Warm, trembling, hair smelling of herbal shampoo, wrapped around him like a second skin. "I'm sorry," she whispered in his ear.
"My fault. I should have set up a blind drop, let you read the files before trying to meet you. But I missed you so much . . ."
He held her. She held him. All the Morgans could go to hell. The rest of the world could go to hell.
Something pried at the Beretta in his hand. He let it go. He seemed to remember setting the safety on that, somewhere in the blur. Not important, not on the cosmic scale of things. Time passed, warm and comfortable and suddenly complete.
A finger tapped on his shoulder. "Hate to break up the party, but you guys can make out in the back seat while I'm driving. It's a long, long way to Tipperary. Or Stonefort. This girl needs to meet Aunt Alice. The rental car's about two blocks from here."

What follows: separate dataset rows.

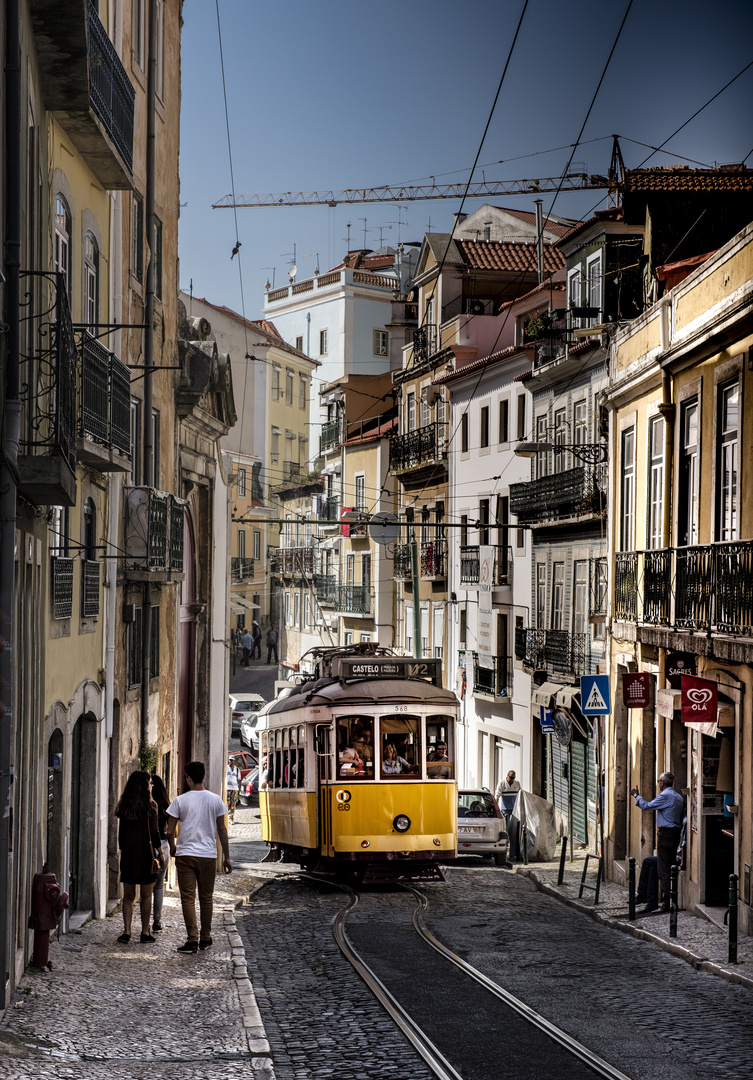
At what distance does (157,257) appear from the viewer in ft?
68.3

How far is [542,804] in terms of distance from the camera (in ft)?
88.2

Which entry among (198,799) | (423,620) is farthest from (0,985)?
(423,620)

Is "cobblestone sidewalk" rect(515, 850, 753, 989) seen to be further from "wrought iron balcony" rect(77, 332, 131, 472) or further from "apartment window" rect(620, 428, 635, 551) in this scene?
"wrought iron balcony" rect(77, 332, 131, 472)

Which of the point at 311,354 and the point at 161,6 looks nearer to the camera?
the point at 161,6

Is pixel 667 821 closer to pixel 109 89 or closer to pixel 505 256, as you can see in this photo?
pixel 109 89

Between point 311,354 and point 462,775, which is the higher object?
point 311,354

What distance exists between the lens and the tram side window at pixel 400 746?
64.1 ft

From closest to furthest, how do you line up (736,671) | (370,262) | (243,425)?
(736,671) < (243,425) < (370,262)

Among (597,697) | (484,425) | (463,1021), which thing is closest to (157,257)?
(597,697)

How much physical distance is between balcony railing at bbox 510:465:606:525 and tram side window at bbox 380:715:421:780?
446 inches

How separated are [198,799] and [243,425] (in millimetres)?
59928

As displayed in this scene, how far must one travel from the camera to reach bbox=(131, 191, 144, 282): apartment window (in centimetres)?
1898

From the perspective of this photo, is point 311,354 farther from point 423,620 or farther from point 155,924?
point 155,924

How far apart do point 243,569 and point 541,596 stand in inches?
1583
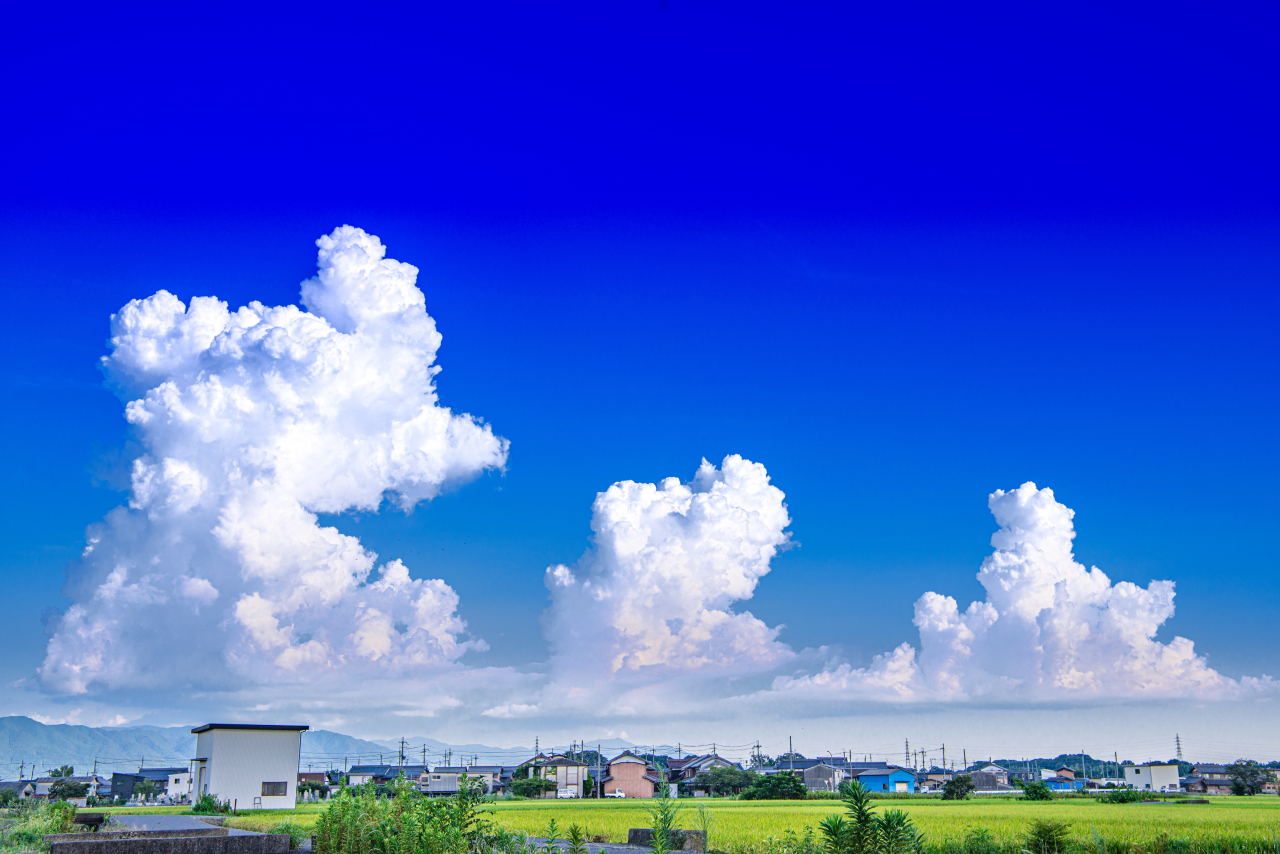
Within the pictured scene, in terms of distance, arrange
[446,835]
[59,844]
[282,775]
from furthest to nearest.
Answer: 1. [282,775]
2. [59,844]
3. [446,835]

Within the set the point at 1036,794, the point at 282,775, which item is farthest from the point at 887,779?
the point at 282,775

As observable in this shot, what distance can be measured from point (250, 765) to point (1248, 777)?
261 ft

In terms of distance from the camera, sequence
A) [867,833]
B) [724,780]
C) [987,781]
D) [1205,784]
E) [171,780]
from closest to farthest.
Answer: [867,833], [171,780], [724,780], [1205,784], [987,781]

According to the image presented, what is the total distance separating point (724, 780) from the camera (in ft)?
261

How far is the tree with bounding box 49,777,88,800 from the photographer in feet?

They separated, at least to arm's length. He looked down into the shadow of her face. Aunt Alice. Why the hell hadn't he thought of her? Aunt Alice and the House, they existed to help women like Jane. If she could feel safe anywhere, she'd feel safe there.
*~*~*
He held her hand as they walked across wet grass, through cold fog, reassurance for both of them. "You seem awfully ready to believe in real witches and real magic. Or are you just smiling politely and waiting for the men in white coats to show up with their straightjackets?"
"I've seen you vanish, sitting still. I've seen Caroline vanish. And I sure as hell felt something from that bag she's carrying. Something I don't want to meet." Jane paused and shuddered, and then her eyes turned away from his to scan the Morgan graves around them and the pink granite mausoleum crusted with moss and lichen, the autumn-brown grass and trees, the gray light of morning, the tower and old house vague through the mist. Scanning for dangers, or stalling?
Her gaze came back to the twin memorial slabs, Benjamin Morgan and Daniel Morgan, faint traces of a chalk outline still visible on the autumn grass. "That's where they found the body?"